◆ Text section ◆

===============

IF THE SHOE FITS: CINDERELLA TALES AROUND THE WORLD STUDY GUIDE
by Cathy Kaemmerlen
All in all, there are some 1500 different versions of Cinderella, a folktale, or story that is passed down. As it is passed down, the words come out differently, depending on the teller, and the culture. Small changes happen all the time, but the framework stays basically the same. IF THE SHOE FITS presents an overview of the basic Cinderella or transformational tale as well as three versions: one from Ireland in which Cinderella is a boy named Billy Beg; one from Native American Indian culture in which Cinderella is named Oochigeaskwa, the Burnt Faced Girl, and one new version from the jealous stepsister’s point of view. Lots of fun with Cinderellas and Cindefellas and shoes that do and don’t fit and living happily ever after…
Cathy Kaemmerlen, professional actress, dancer, and storyteller, is known for her variety of characters, one-woman shows, and for her rapport with audiences. A performer and “creator of shows” since she can remember, she has toured in schools coast to coast, since receiving a BA in English/elementary education from UNC-Charlotte, and a MFA in dance performance/choreography/theatre at the University of Wisconsin. She tours through Tattlingtales Productions, the Georgia and South Carolina Touring Arts Rosters, Fulton County Teaching Museums, and has received numerous grants and honors, including Outstanding New Interpreter for her region with the National Association of Interpreters. She is the author of four non-fiction books.
Background on Art Form
Telling stories is an oral tradition, dating back to when mankind first developed a language or form of communication. Storytelling is a universal way of passing down information to be saved and remembered for generations to come. It is an interactive art form in which the storytellers’ passion for the story, material, and information, is passed on to the audience, who sorts through, interprets, stores, and synthesizes what is heard.
Teachers, please read this to your students.
Today we are going to have a program by actress storyteller Cathy Kaemmerlen about three different Cinderella tales from around the world. There are over 1500 different versions of that tale, from many different cultures. A Cinderella tale was one of the original folktales, passed around by word of mouth before it was written down in its final form. Cinderella tales are known as transformational tales in which the main character is transformed or changed during the story; in which an element of magic is involved (sometimes we think of the magic involving a fairy godmother but it could be other helpers) ; and in which the main character is given a gift to help her/him out (sometimes we think of the magic glass slippers, but there are other options too.) All in all, when the story is told out, the main character usually finds happiness and lives…happily ever after…of course.
Warm Up Questions to set the stage for engaging students:
What do you think transformational tale means?

===============

◆ Data ◆
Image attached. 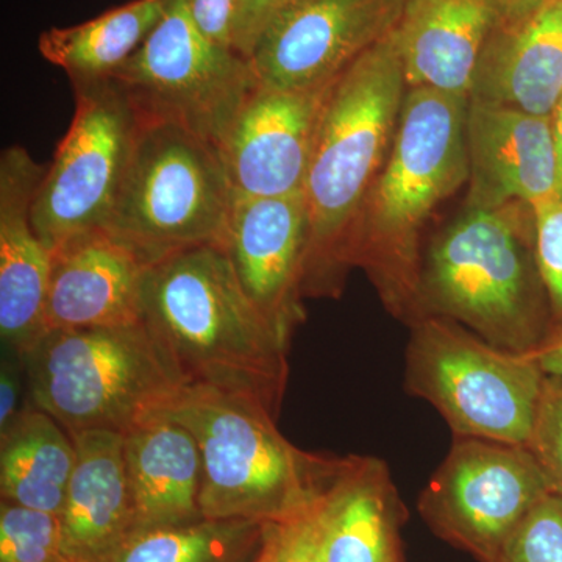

===============

◆ Exercise ◆
Rewrite the Cinderella study guide from "Today we are" to "ever after…of course.", putting "kind stranger" in place of "fairy godmother". None of this work requires the data.

◆ Task response ◆
Today we are going to have a program by actress storyteller Cathy Kaemmerlen about three different Cinderella tales from around the world. There are over 1500 different versions of that tale, from many different cultures. A Cinderella tale was one of the original folktales, passed around by word of mouth before it was written down in its final form. Cinderella tales are known as transformational tales in which the main character is transformed or changed during the story; in which an element of magic is involved (sometimes we think of the magic involving a kind stranger but it could be other helpers) ; and in which the main character is given a gift to help her/him out (sometimes we think of the magic glass slippers, but there are other options too.) All in all, when the story is told out, the main character usually finds happiness and lives…happily ever after…of course.